(REQUIRED WORK):
Copy the records below, replacing "tiled roof" with "shingled roof" and leaving everything else unchanged.

(DATA FOR THIS TASK):
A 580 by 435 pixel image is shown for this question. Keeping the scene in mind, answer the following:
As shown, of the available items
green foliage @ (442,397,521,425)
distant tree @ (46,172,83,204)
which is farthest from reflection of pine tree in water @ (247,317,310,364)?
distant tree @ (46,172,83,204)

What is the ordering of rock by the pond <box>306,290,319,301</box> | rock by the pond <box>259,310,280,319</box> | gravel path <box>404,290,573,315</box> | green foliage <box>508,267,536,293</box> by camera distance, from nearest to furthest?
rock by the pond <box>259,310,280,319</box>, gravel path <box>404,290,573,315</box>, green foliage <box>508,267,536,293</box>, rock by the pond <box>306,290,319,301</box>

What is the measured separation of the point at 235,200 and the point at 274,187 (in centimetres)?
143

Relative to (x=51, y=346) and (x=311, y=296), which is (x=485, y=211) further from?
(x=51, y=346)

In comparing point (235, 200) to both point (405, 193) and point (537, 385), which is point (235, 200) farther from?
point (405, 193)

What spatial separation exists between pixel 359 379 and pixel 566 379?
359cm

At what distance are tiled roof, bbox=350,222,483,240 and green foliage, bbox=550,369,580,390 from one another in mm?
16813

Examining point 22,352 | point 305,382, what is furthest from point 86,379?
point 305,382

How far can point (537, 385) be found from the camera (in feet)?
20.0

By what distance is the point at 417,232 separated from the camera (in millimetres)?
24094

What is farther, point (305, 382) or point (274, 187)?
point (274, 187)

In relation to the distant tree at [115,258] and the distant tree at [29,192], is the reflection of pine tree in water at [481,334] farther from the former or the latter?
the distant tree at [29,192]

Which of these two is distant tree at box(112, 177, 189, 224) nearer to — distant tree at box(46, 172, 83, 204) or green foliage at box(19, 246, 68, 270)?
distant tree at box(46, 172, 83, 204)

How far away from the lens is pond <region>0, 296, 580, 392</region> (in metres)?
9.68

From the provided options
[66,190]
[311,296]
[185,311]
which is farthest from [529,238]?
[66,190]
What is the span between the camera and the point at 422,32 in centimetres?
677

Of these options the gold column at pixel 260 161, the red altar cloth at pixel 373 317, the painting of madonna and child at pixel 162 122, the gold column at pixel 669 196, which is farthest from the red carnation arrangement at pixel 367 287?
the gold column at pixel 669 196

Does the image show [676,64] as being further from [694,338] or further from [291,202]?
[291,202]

(COMPLETED EXERCISE):
A 580 by 435 pixel image is shown for this question. Keeping the scene in mind, answer the following:
As shown, of the available items
green foliage @ (442,397,521,425)
distant tree @ (46,172,83,204)
which is farthest from reflection of pine tree in water @ (247,317,310,364)?
distant tree @ (46,172,83,204)

What is the ordering of rock by the pond <box>306,290,319,301</box> | rock by the pond <box>259,310,280,319</box> | gravel path <box>404,290,573,315</box> | green foliage <box>508,267,536,293</box> by camera distance, from nearest to furthest?
rock by the pond <box>259,310,280,319</box>, gravel path <box>404,290,573,315</box>, green foliage <box>508,267,536,293</box>, rock by the pond <box>306,290,319,301</box>

What is the measured separation of the point at 235,200 and the point at 274,187 (in centimetres)?
143

Relative to (x=51, y=346) and (x=311, y=296), which is (x=485, y=211) further from?
(x=51, y=346)

In comparing point (235, 200) to both point (405, 193) and point (537, 385), which is point (235, 200) farther from?
point (405, 193)

What spatial separation exists between pixel 359 379 and pixel 566 379?
359cm

At what distance are shingled roof, bbox=350,222,483,240 and green foliage, bbox=550,369,580,390 from one another in mm?
16813

Examining point 22,352 | point 305,382, what is furthest from point 86,379?
point 305,382

How far can point (537, 385) be found from the camera (in feet)?
20.0

By what distance is the point at 417,232 separated from the camera (in millimetres)?
24094

What is farther, point (305, 382) or point (274, 187)?
point (274, 187)

In relation to the distant tree at [115,258] and the distant tree at [29,192], is the reflection of pine tree in water at [481,334] farther from the former or the latter?
the distant tree at [29,192]

Which of these two is distant tree at box(112, 177, 189, 224) nearer to — distant tree at box(46, 172, 83, 204) or green foliage at box(19, 246, 68, 270)?
distant tree at box(46, 172, 83, 204)

How far away from the lens is pond <region>0, 296, 580, 392</region> (in metres)?
9.68

From the provided options
[66,190]
[311,296]
[185,311]
which is farthest from [529,238]?
[66,190]
What is the span between the camera and the point at 422,32 in centimetres?
677

Of these options the gold column at pixel 260 161, the red altar cloth at pixel 373 317, the painting of madonna and child at pixel 162 122, the gold column at pixel 669 196, which is farthest from the red carnation arrangement at pixel 367 287?
the gold column at pixel 669 196

Does the image show [676,64] as being further from [694,338] or further from [291,202]?
[291,202]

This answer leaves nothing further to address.